Opened for business in 2020, JPMSC began to profit from its securities business in its second year of operation and has remained profitable for three consecutive years, Chan noted. That is not easy for such a newly established company and reflects the added value of foreign capital to China's capital market, she noted.
Despite a slowdown in initial public offerings in China and abroad, the operating revenue and business scale of J.P. Morgan's Chinese corporate banking business continues to rise, including its payments and foreign exchange/interest rate businesses.
More Regulation of Listed Firms
China will likely introduce more policies to enhance the quality of listed firms this year, so mergers and acquisitions will become more important, according to the co-senior country officers.
In the middle of last month, China’s cabinet introduced several capital market policies, with the aim of enhancing the overall quality of listed companies. The policies focus on promoting higher dividend yields, tightening the criteria for company listings, and improving the delisting system.
The amount raised in Chinese mainland IPOs fell 65 percent to CNY23.6 billion (USD3.26 billion) in the first quarter of the year quarter from a year ago, the trend towards improving the quality of newly listed businesses and tightening listing requirements is expected to continue.
The impact of China’s new regulation of the capital market and risk prevention is positive, Chan noted. Establishing a fair market environment that protects investors' rights and improving listing and delisting mechanisms are necessary steps, she said.
As the market continues to mature, the importance of M&As will also go on increasing, and investment banking services will not be limited to IPOs, Chan added.
Key to Economic Recovery
China is implementing strong stimulus measures for the real estate market and the economy, with foreign capital flowing back into the Chinese mainland and offshore stock markets. The Hong Kong Hang Seng Index has climbed nearly 25 percent recently.

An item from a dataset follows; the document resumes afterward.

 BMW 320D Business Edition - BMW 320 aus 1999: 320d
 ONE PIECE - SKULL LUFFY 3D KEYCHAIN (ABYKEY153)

It can be observed that Hedge funds have bought into the Hong Kong market, and there has been no significant profit-taking after the Hang Seng rebounded, indicating that funds are willing to stay put, Ho noted.
But the portfolios of long-term funds have been underweight Chinese stocks in the past two years due to the weak liquidity and high interest rates of Hong Kong stocks and the more impressive performance of their European, US, and Japanese counterparts, he added.
Long-term overseas funds such as university endowment programs and sovereign wealth funds still have a wait-and-see approach, but if the economic recovery can be sustained, they may gradually increase their allocations to Chinese stocks, Ho pointed out.
Whether China's property market will stabilize is crucial to the country's economy, according to J.P. Morgan’s research team. Last month's economic data was weaker than expected, but the figures will likely improve over the next few months following recent policy changes, with the economy set to grow by 5.2 percent this year, the team predicted.